120. Поль Сезанн. Гора Сент-Виктуар. 1885–1887
В одном из писем Сезанн пишет, что, по его глубокому убеждению, если эти последние работы будут выставлены, то "дадут верное представление о ходе его исследований" и всякий, кто поймет его намерения, с ним согласится. Еще более удивительно, что это те самые работы, в которых, по его мнению, отражено самое полное понимание природы. В 1906 году он пишет: "Je deviens comme peintre plus lucide devant la nature". И действительно, в самых последних работах Сезанна уже ист былых бурных порывов, их сменяет спокойная ясность композиции. Но я не уверен, что именно это он имел в виду, когда писал: "…что же касается меня, то передача собственных ощущений всегда доставляет мне наибольшие мучения". Поверхностный критик мог бы предположить прямо противоположное: что Сезанн достиг совершенного мастерства в использовании выразительных средств, но видел в природе лишь предлог. Такой взгляд полностью исказил бы суть искусства Сезанна. При том что он упорно стремился к порядку и долговечности старых мастеров, в письмах он постоянно ссылается на свое "petite sensation" и неоднократно повторяет, что основой искусства было "une sensation forte devant la nature". На первый взгляд может показаться, что Сезанн подписывается под эстетикой импрессионизма, но это, разумеется, не так. Сезанн думает не только об оптическом ощущении, но, прежде всего, о реакции всего своего существа, о "temperament", слово, которое он произносил с раскатистым звуком "г".

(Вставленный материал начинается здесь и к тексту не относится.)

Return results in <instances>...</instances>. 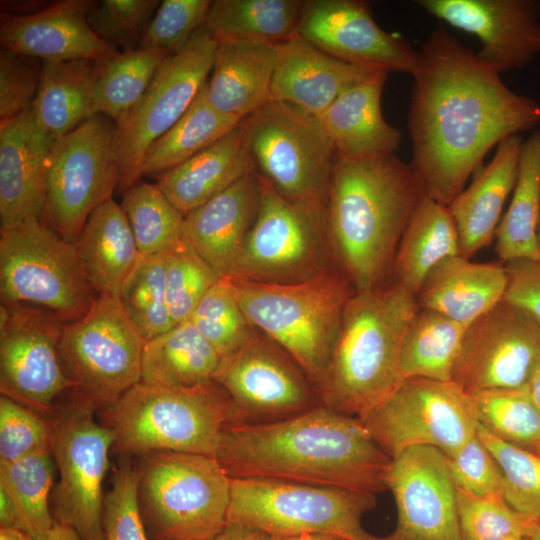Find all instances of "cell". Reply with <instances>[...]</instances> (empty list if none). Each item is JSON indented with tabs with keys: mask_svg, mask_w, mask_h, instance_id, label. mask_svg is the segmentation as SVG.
I'll use <instances>...</instances> for the list:
<instances>
[{
	"mask_svg": "<svg viewBox=\"0 0 540 540\" xmlns=\"http://www.w3.org/2000/svg\"><path fill=\"white\" fill-rule=\"evenodd\" d=\"M261 183L256 217L227 276L291 284L338 269L327 234L326 208L290 201L262 178Z\"/></svg>",
	"mask_w": 540,
	"mask_h": 540,
	"instance_id": "cell-10",
	"label": "cell"
},
{
	"mask_svg": "<svg viewBox=\"0 0 540 540\" xmlns=\"http://www.w3.org/2000/svg\"><path fill=\"white\" fill-rule=\"evenodd\" d=\"M388 74L377 70L317 117L337 155L361 159L392 155L399 149L401 132L385 120L381 109Z\"/></svg>",
	"mask_w": 540,
	"mask_h": 540,
	"instance_id": "cell-28",
	"label": "cell"
},
{
	"mask_svg": "<svg viewBox=\"0 0 540 540\" xmlns=\"http://www.w3.org/2000/svg\"><path fill=\"white\" fill-rule=\"evenodd\" d=\"M91 0H63L42 11L4 17L3 49L41 61L99 60L118 51L99 38L88 23Z\"/></svg>",
	"mask_w": 540,
	"mask_h": 540,
	"instance_id": "cell-24",
	"label": "cell"
},
{
	"mask_svg": "<svg viewBox=\"0 0 540 540\" xmlns=\"http://www.w3.org/2000/svg\"><path fill=\"white\" fill-rule=\"evenodd\" d=\"M217 39L204 26L167 58L139 101L115 124L118 188L140 182L149 147L187 111L212 71Z\"/></svg>",
	"mask_w": 540,
	"mask_h": 540,
	"instance_id": "cell-14",
	"label": "cell"
},
{
	"mask_svg": "<svg viewBox=\"0 0 540 540\" xmlns=\"http://www.w3.org/2000/svg\"><path fill=\"white\" fill-rule=\"evenodd\" d=\"M54 141L38 124L31 107L1 121L0 230L42 218L48 158Z\"/></svg>",
	"mask_w": 540,
	"mask_h": 540,
	"instance_id": "cell-23",
	"label": "cell"
},
{
	"mask_svg": "<svg viewBox=\"0 0 540 540\" xmlns=\"http://www.w3.org/2000/svg\"><path fill=\"white\" fill-rule=\"evenodd\" d=\"M470 396L481 426L504 442L540 455V408L526 386Z\"/></svg>",
	"mask_w": 540,
	"mask_h": 540,
	"instance_id": "cell-43",
	"label": "cell"
},
{
	"mask_svg": "<svg viewBox=\"0 0 540 540\" xmlns=\"http://www.w3.org/2000/svg\"><path fill=\"white\" fill-rule=\"evenodd\" d=\"M242 120L214 108L206 95V83L183 116L147 150L141 177H160L209 147Z\"/></svg>",
	"mask_w": 540,
	"mask_h": 540,
	"instance_id": "cell-37",
	"label": "cell"
},
{
	"mask_svg": "<svg viewBox=\"0 0 540 540\" xmlns=\"http://www.w3.org/2000/svg\"><path fill=\"white\" fill-rule=\"evenodd\" d=\"M376 495L331 486L268 478H231L226 524L264 531L272 537L327 533L345 540H378L362 518Z\"/></svg>",
	"mask_w": 540,
	"mask_h": 540,
	"instance_id": "cell-9",
	"label": "cell"
},
{
	"mask_svg": "<svg viewBox=\"0 0 540 540\" xmlns=\"http://www.w3.org/2000/svg\"><path fill=\"white\" fill-rule=\"evenodd\" d=\"M62 325L43 311L1 304V395L47 418L57 398L73 389L59 353Z\"/></svg>",
	"mask_w": 540,
	"mask_h": 540,
	"instance_id": "cell-19",
	"label": "cell"
},
{
	"mask_svg": "<svg viewBox=\"0 0 540 540\" xmlns=\"http://www.w3.org/2000/svg\"><path fill=\"white\" fill-rule=\"evenodd\" d=\"M210 540H273V537L258 529L238 524H226L224 528Z\"/></svg>",
	"mask_w": 540,
	"mask_h": 540,
	"instance_id": "cell-56",
	"label": "cell"
},
{
	"mask_svg": "<svg viewBox=\"0 0 540 540\" xmlns=\"http://www.w3.org/2000/svg\"><path fill=\"white\" fill-rule=\"evenodd\" d=\"M95 411L72 397L50 418L51 452L60 475L52 515L82 540H102L103 481L114 440L95 420Z\"/></svg>",
	"mask_w": 540,
	"mask_h": 540,
	"instance_id": "cell-16",
	"label": "cell"
},
{
	"mask_svg": "<svg viewBox=\"0 0 540 540\" xmlns=\"http://www.w3.org/2000/svg\"><path fill=\"white\" fill-rule=\"evenodd\" d=\"M75 246L94 292L120 296L141 256L121 205L110 198L96 207Z\"/></svg>",
	"mask_w": 540,
	"mask_h": 540,
	"instance_id": "cell-32",
	"label": "cell"
},
{
	"mask_svg": "<svg viewBox=\"0 0 540 540\" xmlns=\"http://www.w3.org/2000/svg\"><path fill=\"white\" fill-rule=\"evenodd\" d=\"M1 304L43 311L62 323L82 317L97 294L75 243L40 218L0 230Z\"/></svg>",
	"mask_w": 540,
	"mask_h": 540,
	"instance_id": "cell-8",
	"label": "cell"
},
{
	"mask_svg": "<svg viewBox=\"0 0 540 540\" xmlns=\"http://www.w3.org/2000/svg\"><path fill=\"white\" fill-rule=\"evenodd\" d=\"M94 80L95 60L41 61L39 87L31 109L53 139L94 116Z\"/></svg>",
	"mask_w": 540,
	"mask_h": 540,
	"instance_id": "cell-35",
	"label": "cell"
},
{
	"mask_svg": "<svg viewBox=\"0 0 540 540\" xmlns=\"http://www.w3.org/2000/svg\"><path fill=\"white\" fill-rule=\"evenodd\" d=\"M466 328L436 311L419 308L402 344V378L451 381Z\"/></svg>",
	"mask_w": 540,
	"mask_h": 540,
	"instance_id": "cell-39",
	"label": "cell"
},
{
	"mask_svg": "<svg viewBox=\"0 0 540 540\" xmlns=\"http://www.w3.org/2000/svg\"><path fill=\"white\" fill-rule=\"evenodd\" d=\"M231 478H268L377 494L391 457L362 421L327 406L280 420L228 423L215 455Z\"/></svg>",
	"mask_w": 540,
	"mask_h": 540,
	"instance_id": "cell-2",
	"label": "cell"
},
{
	"mask_svg": "<svg viewBox=\"0 0 540 540\" xmlns=\"http://www.w3.org/2000/svg\"><path fill=\"white\" fill-rule=\"evenodd\" d=\"M362 423L392 458L417 446L445 455L477 434L478 419L471 396L452 381L405 378Z\"/></svg>",
	"mask_w": 540,
	"mask_h": 540,
	"instance_id": "cell-15",
	"label": "cell"
},
{
	"mask_svg": "<svg viewBox=\"0 0 540 540\" xmlns=\"http://www.w3.org/2000/svg\"><path fill=\"white\" fill-rule=\"evenodd\" d=\"M457 509L464 540L529 537L540 523L516 511L498 494L474 496L457 489Z\"/></svg>",
	"mask_w": 540,
	"mask_h": 540,
	"instance_id": "cell-47",
	"label": "cell"
},
{
	"mask_svg": "<svg viewBox=\"0 0 540 540\" xmlns=\"http://www.w3.org/2000/svg\"><path fill=\"white\" fill-rule=\"evenodd\" d=\"M504 267L508 278L504 299L540 321V257L511 261Z\"/></svg>",
	"mask_w": 540,
	"mask_h": 540,
	"instance_id": "cell-55",
	"label": "cell"
},
{
	"mask_svg": "<svg viewBox=\"0 0 540 540\" xmlns=\"http://www.w3.org/2000/svg\"><path fill=\"white\" fill-rule=\"evenodd\" d=\"M220 277L186 242L166 253V297L174 324L190 319L198 303Z\"/></svg>",
	"mask_w": 540,
	"mask_h": 540,
	"instance_id": "cell-48",
	"label": "cell"
},
{
	"mask_svg": "<svg viewBox=\"0 0 540 540\" xmlns=\"http://www.w3.org/2000/svg\"><path fill=\"white\" fill-rule=\"evenodd\" d=\"M418 309L415 296L392 280L354 291L317 389L322 405L361 420L388 397L403 380L402 344Z\"/></svg>",
	"mask_w": 540,
	"mask_h": 540,
	"instance_id": "cell-4",
	"label": "cell"
},
{
	"mask_svg": "<svg viewBox=\"0 0 540 540\" xmlns=\"http://www.w3.org/2000/svg\"><path fill=\"white\" fill-rule=\"evenodd\" d=\"M55 469L51 449L0 462V487L13 499L23 531L34 540H42L55 525L49 507Z\"/></svg>",
	"mask_w": 540,
	"mask_h": 540,
	"instance_id": "cell-41",
	"label": "cell"
},
{
	"mask_svg": "<svg viewBox=\"0 0 540 540\" xmlns=\"http://www.w3.org/2000/svg\"><path fill=\"white\" fill-rule=\"evenodd\" d=\"M121 207L141 256L171 252L184 244L182 214L156 184L138 182L123 192Z\"/></svg>",
	"mask_w": 540,
	"mask_h": 540,
	"instance_id": "cell-42",
	"label": "cell"
},
{
	"mask_svg": "<svg viewBox=\"0 0 540 540\" xmlns=\"http://www.w3.org/2000/svg\"><path fill=\"white\" fill-rule=\"evenodd\" d=\"M0 540H34V539L21 529L0 527Z\"/></svg>",
	"mask_w": 540,
	"mask_h": 540,
	"instance_id": "cell-61",
	"label": "cell"
},
{
	"mask_svg": "<svg viewBox=\"0 0 540 540\" xmlns=\"http://www.w3.org/2000/svg\"><path fill=\"white\" fill-rule=\"evenodd\" d=\"M302 0H213L205 27L217 39L286 42L296 37Z\"/></svg>",
	"mask_w": 540,
	"mask_h": 540,
	"instance_id": "cell-38",
	"label": "cell"
},
{
	"mask_svg": "<svg viewBox=\"0 0 540 540\" xmlns=\"http://www.w3.org/2000/svg\"><path fill=\"white\" fill-rule=\"evenodd\" d=\"M42 540H82L80 536L70 527L55 523L53 528L44 536Z\"/></svg>",
	"mask_w": 540,
	"mask_h": 540,
	"instance_id": "cell-58",
	"label": "cell"
},
{
	"mask_svg": "<svg viewBox=\"0 0 540 540\" xmlns=\"http://www.w3.org/2000/svg\"><path fill=\"white\" fill-rule=\"evenodd\" d=\"M420 55L408 111L410 164L425 195L448 206L495 145L538 125L540 104L510 90L444 28Z\"/></svg>",
	"mask_w": 540,
	"mask_h": 540,
	"instance_id": "cell-1",
	"label": "cell"
},
{
	"mask_svg": "<svg viewBox=\"0 0 540 540\" xmlns=\"http://www.w3.org/2000/svg\"><path fill=\"white\" fill-rule=\"evenodd\" d=\"M37 59L6 49L0 53V119H11L29 109L36 97L40 71Z\"/></svg>",
	"mask_w": 540,
	"mask_h": 540,
	"instance_id": "cell-54",
	"label": "cell"
},
{
	"mask_svg": "<svg viewBox=\"0 0 540 540\" xmlns=\"http://www.w3.org/2000/svg\"><path fill=\"white\" fill-rule=\"evenodd\" d=\"M167 58L155 50L136 48L95 60L94 115L118 122L143 96Z\"/></svg>",
	"mask_w": 540,
	"mask_h": 540,
	"instance_id": "cell-40",
	"label": "cell"
},
{
	"mask_svg": "<svg viewBox=\"0 0 540 540\" xmlns=\"http://www.w3.org/2000/svg\"><path fill=\"white\" fill-rule=\"evenodd\" d=\"M166 253L140 256L119 296L129 320L146 342L171 329L165 286Z\"/></svg>",
	"mask_w": 540,
	"mask_h": 540,
	"instance_id": "cell-44",
	"label": "cell"
},
{
	"mask_svg": "<svg viewBox=\"0 0 540 540\" xmlns=\"http://www.w3.org/2000/svg\"><path fill=\"white\" fill-rule=\"evenodd\" d=\"M50 419L1 395L0 462H14L33 453L51 449Z\"/></svg>",
	"mask_w": 540,
	"mask_h": 540,
	"instance_id": "cell-52",
	"label": "cell"
},
{
	"mask_svg": "<svg viewBox=\"0 0 540 540\" xmlns=\"http://www.w3.org/2000/svg\"><path fill=\"white\" fill-rule=\"evenodd\" d=\"M217 41L211 77L206 82L207 99L218 111L243 121L271 101L284 42Z\"/></svg>",
	"mask_w": 540,
	"mask_h": 540,
	"instance_id": "cell-26",
	"label": "cell"
},
{
	"mask_svg": "<svg viewBox=\"0 0 540 540\" xmlns=\"http://www.w3.org/2000/svg\"><path fill=\"white\" fill-rule=\"evenodd\" d=\"M118 180L115 125L94 115L52 145L42 221L75 243L92 211L112 198Z\"/></svg>",
	"mask_w": 540,
	"mask_h": 540,
	"instance_id": "cell-13",
	"label": "cell"
},
{
	"mask_svg": "<svg viewBox=\"0 0 540 540\" xmlns=\"http://www.w3.org/2000/svg\"><path fill=\"white\" fill-rule=\"evenodd\" d=\"M522 145L519 135L501 141L488 165L448 205L462 257L470 259L494 240L503 206L517 181Z\"/></svg>",
	"mask_w": 540,
	"mask_h": 540,
	"instance_id": "cell-29",
	"label": "cell"
},
{
	"mask_svg": "<svg viewBox=\"0 0 540 540\" xmlns=\"http://www.w3.org/2000/svg\"><path fill=\"white\" fill-rule=\"evenodd\" d=\"M296 37L340 60L414 75L420 52L383 30L369 4L360 0L304 1Z\"/></svg>",
	"mask_w": 540,
	"mask_h": 540,
	"instance_id": "cell-21",
	"label": "cell"
},
{
	"mask_svg": "<svg viewBox=\"0 0 540 540\" xmlns=\"http://www.w3.org/2000/svg\"><path fill=\"white\" fill-rule=\"evenodd\" d=\"M450 26L475 35L476 57L498 73L520 69L540 53V2L535 0H419Z\"/></svg>",
	"mask_w": 540,
	"mask_h": 540,
	"instance_id": "cell-22",
	"label": "cell"
},
{
	"mask_svg": "<svg viewBox=\"0 0 540 540\" xmlns=\"http://www.w3.org/2000/svg\"><path fill=\"white\" fill-rule=\"evenodd\" d=\"M159 5L158 0H104L91 9L88 23L112 47L134 50Z\"/></svg>",
	"mask_w": 540,
	"mask_h": 540,
	"instance_id": "cell-51",
	"label": "cell"
},
{
	"mask_svg": "<svg viewBox=\"0 0 540 540\" xmlns=\"http://www.w3.org/2000/svg\"><path fill=\"white\" fill-rule=\"evenodd\" d=\"M210 0H164L150 20L138 48L171 57L205 25Z\"/></svg>",
	"mask_w": 540,
	"mask_h": 540,
	"instance_id": "cell-50",
	"label": "cell"
},
{
	"mask_svg": "<svg viewBox=\"0 0 540 540\" xmlns=\"http://www.w3.org/2000/svg\"><path fill=\"white\" fill-rule=\"evenodd\" d=\"M243 122L258 175L290 201L326 208L337 153L318 118L270 101Z\"/></svg>",
	"mask_w": 540,
	"mask_h": 540,
	"instance_id": "cell-12",
	"label": "cell"
},
{
	"mask_svg": "<svg viewBox=\"0 0 540 540\" xmlns=\"http://www.w3.org/2000/svg\"><path fill=\"white\" fill-rule=\"evenodd\" d=\"M531 540H540V523L534 530V532L530 535Z\"/></svg>",
	"mask_w": 540,
	"mask_h": 540,
	"instance_id": "cell-62",
	"label": "cell"
},
{
	"mask_svg": "<svg viewBox=\"0 0 540 540\" xmlns=\"http://www.w3.org/2000/svg\"><path fill=\"white\" fill-rule=\"evenodd\" d=\"M261 190V178L254 170L184 216V241L221 276L229 274L241 251Z\"/></svg>",
	"mask_w": 540,
	"mask_h": 540,
	"instance_id": "cell-25",
	"label": "cell"
},
{
	"mask_svg": "<svg viewBox=\"0 0 540 540\" xmlns=\"http://www.w3.org/2000/svg\"><path fill=\"white\" fill-rule=\"evenodd\" d=\"M507 282L504 264L475 263L458 254L429 272L416 301L467 327L504 298Z\"/></svg>",
	"mask_w": 540,
	"mask_h": 540,
	"instance_id": "cell-31",
	"label": "cell"
},
{
	"mask_svg": "<svg viewBox=\"0 0 540 540\" xmlns=\"http://www.w3.org/2000/svg\"><path fill=\"white\" fill-rule=\"evenodd\" d=\"M119 457L171 451L216 455L223 428L235 410L215 381L191 387H158L139 382L101 410Z\"/></svg>",
	"mask_w": 540,
	"mask_h": 540,
	"instance_id": "cell-5",
	"label": "cell"
},
{
	"mask_svg": "<svg viewBox=\"0 0 540 540\" xmlns=\"http://www.w3.org/2000/svg\"><path fill=\"white\" fill-rule=\"evenodd\" d=\"M213 381L233 403L235 419L231 423L280 420L322 404L297 362L257 333L240 349L221 358Z\"/></svg>",
	"mask_w": 540,
	"mask_h": 540,
	"instance_id": "cell-17",
	"label": "cell"
},
{
	"mask_svg": "<svg viewBox=\"0 0 540 540\" xmlns=\"http://www.w3.org/2000/svg\"><path fill=\"white\" fill-rule=\"evenodd\" d=\"M273 540H345L327 533H301L295 535L273 537Z\"/></svg>",
	"mask_w": 540,
	"mask_h": 540,
	"instance_id": "cell-59",
	"label": "cell"
},
{
	"mask_svg": "<svg viewBox=\"0 0 540 540\" xmlns=\"http://www.w3.org/2000/svg\"><path fill=\"white\" fill-rule=\"evenodd\" d=\"M477 435L502 476V496L521 514L540 521V455L504 442L480 424Z\"/></svg>",
	"mask_w": 540,
	"mask_h": 540,
	"instance_id": "cell-46",
	"label": "cell"
},
{
	"mask_svg": "<svg viewBox=\"0 0 540 540\" xmlns=\"http://www.w3.org/2000/svg\"><path fill=\"white\" fill-rule=\"evenodd\" d=\"M102 540H151L138 500V472L131 457H120L104 496Z\"/></svg>",
	"mask_w": 540,
	"mask_h": 540,
	"instance_id": "cell-49",
	"label": "cell"
},
{
	"mask_svg": "<svg viewBox=\"0 0 540 540\" xmlns=\"http://www.w3.org/2000/svg\"><path fill=\"white\" fill-rule=\"evenodd\" d=\"M0 527L23 530L17 507L2 487H0Z\"/></svg>",
	"mask_w": 540,
	"mask_h": 540,
	"instance_id": "cell-57",
	"label": "cell"
},
{
	"mask_svg": "<svg viewBox=\"0 0 540 540\" xmlns=\"http://www.w3.org/2000/svg\"><path fill=\"white\" fill-rule=\"evenodd\" d=\"M221 356L190 320L145 342L141 382L158 387H191L213 380Z\"/></svg>",
	"mask_w": 540,
	"mask_h": 540,
	"instance_id": "cell-34",
	"label": "cell"
},
{
	"mask_svg": "<svg viewBox=\"0 0 540 540\" xmlns=\"http://www.w3.org/2000/svg\"><path fill=\"white\" fill-rule=\"evenodd\" d=\"M538 241L540 246V219H539V225H538Z\"/></svg>",
	"mask_w": 540,
	"mask_h": 540,
	"instance_id": "cell-64",
	"label": "cell"
},
{
	"mask_svg": "<svg viewBox=\"0 0 540 540\" xmlns=\"http://www.w3.org/2000/svg\"><path fill=\"white\" fill-rule=\"evenodd\" d=\"M424 196L411 164L395 154L361 159L336 155L326 227L335 264L354 291L390 281L399 242Z\"/></svg>",
	"mask_w": 540,
	"mask_h": 540,
	"instance_id": "cell-3",
	"label": "cell"
},
{
	"mask_svg": "<svg viewBox=\"0 0 540 540\" xmlns=\"http://www.w3.org/2000/svg\"><path fill=\"white\" fill-rule=\"evenodd\" d=\"M459 254V238L448 206L424 196L399 242L391 279L416 295L429 272Z\"/></svg>",
	"mask_w": 540,
	"mask_h": 540,
	"instance_id": "cell-33",
	"label": "cell"
},
{
	"mask_svg": "<svg viewBox=\"0 0 540 540\" xmlns=\"http://www.w3.org/2000/svg\"><path fill=\"white\" fill-rule=\"evenodd\" d=\"M189 320L221 358L240 349L258 332L246 318L227 275L207 291Z\"/></svg>",
	"mask_w": 540,
	"mask_h": 540,
	"instance_id": "cell-45",
	"label": "cell"
},
{
	"mask_svg": "<svg viewBox=\"0 0 540 540\" xmlns=\"http://www.w3.org/2000/svg\"><path fill=\"white\" fill-rule=\"evenodd\" d=\"M144 344L119 296L98 295L82 317L61 327L59 353L72 397L94 410L116 403L141 382Z\"/></svg>",
	"mask_w": 540,
	"mask_h": 540,
	"instance_id": "cell-11",
	"label": "cell"
},
{
	"mask_svg": "<svg viewBox=\"0 0 540 540\" xmlns=\"http://www.w3.org/2000/svg\"><path fill=\"white\" fill-rule=\"evenodd\" d=\"M385 485L395 501L397 522L378 540H464L457 489L439 449L411 447L392 457Z\"/></svg>",
	"mask_w": 540,
	"mask_h": 540,
	"instance_id": "cell-20",
	"label": "cell"
},
{
	"mask_svg": "<svg viewBox=\"0 0 540 540\" xmlns=\"http://www.w3.org/2000/svg\"><path fill=\"white\" fill-rule=\"evenodd\" d=\"M378 68L340 60L294 37L283 44L271 88V101L321 115L344 91Z\"/></svg>",
	"mask_w": 540,
	"mask_h": 540,
	"instance_id": "cell-27",
	"label": "cell"
},
{
	"mask_svg": "<svg viewBox=\"0 0 540 540\" xmlns=\"http://www.w3.org/2000/svg\"><path fill=\"white\" fill-rule=\"evenodd\" d=\"M540 131L523 141L512 199L496 229V254L503 264L540 257Z\"/></svg>",
	"mask_w": 540,
	"mask_h": 540,
	"instance_id": "cell-36",
	"label": "cell"
},
{
	"mask_svg": "<svg viewBox=\"0 0 540 540\" xmlns=\"http://www.w3.org/2000/svg\"><path fill=\"white\" fill-rule=\"evenodd\" d=\"M445 456L456 489L474 496H502L500 469L477 434Z\"/></svg>",
	"mask_w": 540,
	"mask_h": 540,
	"instance_id": "cell-53",
	"label": "cell"
},
{
	"mask_svg": "<svg viewBox=\"0 0 540 540\" xmlns=\"http://www.w3.org/2000/svg\"><path fill=\"white\" fill-rule=\"evenodd\" d=\"M540 360V321L502 299L466 328L451 381L467 394L526 386Z\"/></svg>",
	"mask_w": 540,
	"mask_h": 540,
	"instance_id": "cell-18",
	"label": "cell"
},
{
	"mask_svg": "<svg viewBox=\"0 0 540 540\" xmlns=\"http://www.w3.org/2000/svg\"><path fill=\"white\" fill-rule=\"evenodd\" d=\"M254 170L242 121L215 143L160 176L157 185L186 215Z\"/></svg>",
	"mask_w": 540,
	"mask_h": 540,
	"instance_id": "cell-30",
	"label": "cell"
},
{
	"mask_svg": "<svg viewBox=\"0 0 540 540\" xmlns=\"http://www.w3.org/2000/svg\"><path fill=\"white\" fill-rule=\"evenodd\" d=\"M526 388L533 401L540 408V360L526 384Z\"/></svg>",
	"mask_w": 540,
	"mask_h": 540,
	"instance_id": "cell-60",
	"label": "cell"
},
{
	"mask_svg": "<svg viewBox=\"0 0 540 540\" xmlns=\"http://www.w3.org/2000/svg\"><path fill=\"white\" fill-rule=\"evenodd\" d=\"M503 540H531L530 539V536L529 537H526V536H509Z\"/></svg>",
	"mask_w": 540,
	"mask_h": 540,
	"instance_id": "cell-63",
	"label": "cell"
},
{
	"mask_svg": "<svg viewBox=\"0 0 540 540\" xmlns=\"http://www.w3.org/2000/svg\"><path fill=\"white\" fill-rule=\"evenodd\" d=\"M230 278L249 323L289 354L318 389L354 293L346 277L335 269L291 284Z\"/></svg>",
	"mask_w": 540,
	"mask_h": 540,
	"instance_id": "cell-6",
	"label": "cell"
},
{
	"mask_svg": "<svg viewBox=\"0 0 540 540\" xmlns=\"http://www.w3.org/2000/svg\"><path fill=\"white\" fill-rule=\"evenodd\" d=\"M138 457L139 507L151 540H210L224 528L231 477L216 457L171 451Z\"/></svg>",
	"mask_w": 540,
	"mask_h": 540,
	"instance_id": "cell-7",
	"label": "cell"
}]
</instances>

Я думаю, что под "plus lucide devant la nature" он имел в виду, что буйная жизнь его собственного воображения, которую в молодости он старался выразить через создаваемые им фантастические образы, теперь могла быть раскрыта в каждом мазке, передающем его зрительные ощущения. Он свел в единый фокус свое внутреннее и внешнее видение. Если использовать другую метафору, то Сезанн дал свое собственное определение искусства; он создал гармонию, подобную природе. Объединяющим фактором здесь был его темперамент, но он мог проявиться только бессознательно на сыром материале видимых вещей, которые воспринимались как форма и цвет и с которыми Сезанн боролся во имя самого полного их воплощения. Если современное искусство предполагает готовность к попранию природы, пренебрежение явлениями в угоду эмоциям, то Сезанн отнюдь не современен, поскольку ни один прерафаэлит не смотрел на природу более пристально. В этом он походил на великих пейзажистов прошлого: Беллини, Рубенса и Пуссена. Последователи Сезанна увидели только одну сторону его достижений - редкий дар использовать зрительные образы почти так же, как архитектор использует камни из каменоломни для создания гармонических сооружений. Своеобразный стиль, который Сезанн с такими муками разработал для того, чтобы выразить свое "petite sensation devant la nature", и который фактически был его убеждением в том, что предмет необходимо видеть одновременно как плоскость и как глубину, что форму следует передавать цветом, - этот волшебный стиль, созданный с терпением и самопожертвованием, достойным Мильтона и Флобера, был вырван из контекста и стал орудием разрушения природы, о чем и пойдет речь в эпилоге.
Эпилог
Эту книгу следует закончить вопросом: в какой степени способы видения, которые в ней рассматриваются, проливают свет на современную пейзажную живопись? Но прежде чем перейти шаткий мост из прошлого в будущее, надо оглянуться назад и вспомнить то, что мы видели. В западном искусстве пейзажная живопись имела краткую и прерывистую историю. В величайшие эпохи европейского искусства - в эпоху Парфенона, в эпоху Шартрского собора - пейзаж не существовал и не мог существовать; Джотто и Микеланджело он представлялся величайшей нелепостью. Только в XVII веке великие художники начинают обращаться к пейзажной живописи как таковой и пытаются систематизировать ее правила. И лишь в XIX веке пейзаж становится ведущим жанром искусства и создает свою собственную эстетику.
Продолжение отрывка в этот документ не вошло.